Assignment: With nothing left out, give the data back exactly.

Records to use:
※
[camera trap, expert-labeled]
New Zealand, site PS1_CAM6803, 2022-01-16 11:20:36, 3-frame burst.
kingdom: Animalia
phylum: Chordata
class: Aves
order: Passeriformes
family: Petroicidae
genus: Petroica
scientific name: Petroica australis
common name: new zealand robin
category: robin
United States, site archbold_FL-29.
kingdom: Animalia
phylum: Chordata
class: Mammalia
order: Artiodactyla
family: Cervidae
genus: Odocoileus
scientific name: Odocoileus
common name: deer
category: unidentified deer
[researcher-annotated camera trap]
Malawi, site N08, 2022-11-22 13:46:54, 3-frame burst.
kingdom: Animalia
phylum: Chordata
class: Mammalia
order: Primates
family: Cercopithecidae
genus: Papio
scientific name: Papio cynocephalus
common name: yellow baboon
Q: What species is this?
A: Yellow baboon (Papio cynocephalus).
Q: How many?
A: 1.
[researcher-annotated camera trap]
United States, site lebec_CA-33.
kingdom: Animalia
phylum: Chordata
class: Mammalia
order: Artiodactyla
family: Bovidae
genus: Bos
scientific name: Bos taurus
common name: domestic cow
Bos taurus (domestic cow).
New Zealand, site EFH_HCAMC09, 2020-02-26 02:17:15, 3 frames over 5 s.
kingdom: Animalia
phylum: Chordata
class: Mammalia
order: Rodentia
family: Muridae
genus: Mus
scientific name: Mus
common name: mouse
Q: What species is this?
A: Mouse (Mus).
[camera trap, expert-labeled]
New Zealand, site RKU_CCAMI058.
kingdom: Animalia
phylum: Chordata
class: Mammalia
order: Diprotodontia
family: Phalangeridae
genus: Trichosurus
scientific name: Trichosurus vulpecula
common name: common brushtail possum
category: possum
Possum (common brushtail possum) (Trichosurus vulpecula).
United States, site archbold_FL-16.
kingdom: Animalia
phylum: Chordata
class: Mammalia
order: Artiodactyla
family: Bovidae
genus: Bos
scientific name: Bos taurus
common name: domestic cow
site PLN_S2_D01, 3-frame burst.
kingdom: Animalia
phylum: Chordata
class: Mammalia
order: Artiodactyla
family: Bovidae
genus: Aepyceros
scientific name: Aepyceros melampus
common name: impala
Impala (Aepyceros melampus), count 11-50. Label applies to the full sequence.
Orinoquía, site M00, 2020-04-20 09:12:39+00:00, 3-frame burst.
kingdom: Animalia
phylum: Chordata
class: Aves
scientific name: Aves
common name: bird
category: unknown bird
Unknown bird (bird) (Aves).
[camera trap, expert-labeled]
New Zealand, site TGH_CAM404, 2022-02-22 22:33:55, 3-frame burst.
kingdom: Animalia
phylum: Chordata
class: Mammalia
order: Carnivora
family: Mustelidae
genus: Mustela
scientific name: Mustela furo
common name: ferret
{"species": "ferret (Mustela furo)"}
※
Answer section:
[camera trap, expert-labeled]
New Zealand, site PS1_CAM6803, 2022-01-16 11:20:36, 3-frame burst.
kingdom: Animalia
phylum: Chordata
class: Aves
order: Passeriformes
family: Petroicidae
genus: Petroica
scientific name: Petroica australis
common name: new zealand robin
category: robin
United States, site archbold_FL-29.
kingdom: Animalia
phylum: Chordata
class: Mammalia
order: Artiodactyla
family: Cervidae
genus: Odocoileus
scientific name: Odocoileus
common name: deer
category: unidentified deer
[researcher-annotated camera trap]
Malawi, site N08, 2022-11-22 13:46:54, 3-frame burst.
kingdom: Animalia
phylum: Chordata
class: Mammalia
order: Primates
family: Cercopithecidae
genus: Papio
scientific name: Papio cynocephalus
common name: yellow baboon
Q: What species is this?
A: Yellow baboon (Papio cynocephalus).
Q: How many?
A: 1.
[researcher-annotated camera trap]
United States, site lebec_CA-33.
kingdom: Animalia
phylum: Chordata
class: Mammalia
order: Artiodactyla
family: Bovidae
genus: Bos
scientific name: Bos taurus
common name: domestic cow
Bos taurus (domestic cow).
New Zealand, site EFH_HCAMC09, 2020-02-26 02:17:15, 3 frames over 5 s.
kingdom: Animalia
phylum: Chordata
class: Mammalia
order: Rodentia
family: Muridae
genus: Mus
scientific name: Mus
common name: mouse
Q: What species is this?
A: Mouse (Mus).
[camera trap, expert-labeled]
New Zealand, site RKU_CCAMI058.
kingdom: Animalia
phylum: Chordata
class: Mammalia
order: Diprotodontia
family: Phalangeridae
genus: Trichosurus
scientific name: Trichosurus vulpecula
common name: common brushtail possum
category: possum
Possum (common brushtail possum) (Trichosurus vulpecula).
United States, site archbold_FL-16.
kingdom: Animalia
phylum: Chordata
class: Mammalia
order: Artiodactyla
family: Bovidae
genus: Bos
scientific name: Bos taurus
common name: domestic cow
site PLN_S2_D01, 3-frame burst.
kingdom: Animalia
phylum: Chordata
class: Mammalia
order: Artiodactyla
family: Bovidae
genus: Aepyceros
scientific name: Aepyceros melampus
common name: impala
Impala (Aepyceros melampus), count 11-50. Label applies to the full sequence.
Orinoquía, site M00, 2020-04-20 09:12:39+00:00, 3-frame burst.
kingdom: Animalia
phylum: Chordata
class: Aves
scientific name: Aves
common name: bird
category: unknown bird
Unknown bird (bird) (Aves).
[camera trap, expert-labeled]
New Zealand, site TGH_CAM404, 2022-02-22 22:33:55, 3-frame burst.
kingdom: Animalia
phylum: Chordata
class: Mammalia
order: Carnivora
family: Mustelidae
genus: Mustela
scientific name: Mustela furo
common name: ferret
{"species": "ferret (Mustela furo)"}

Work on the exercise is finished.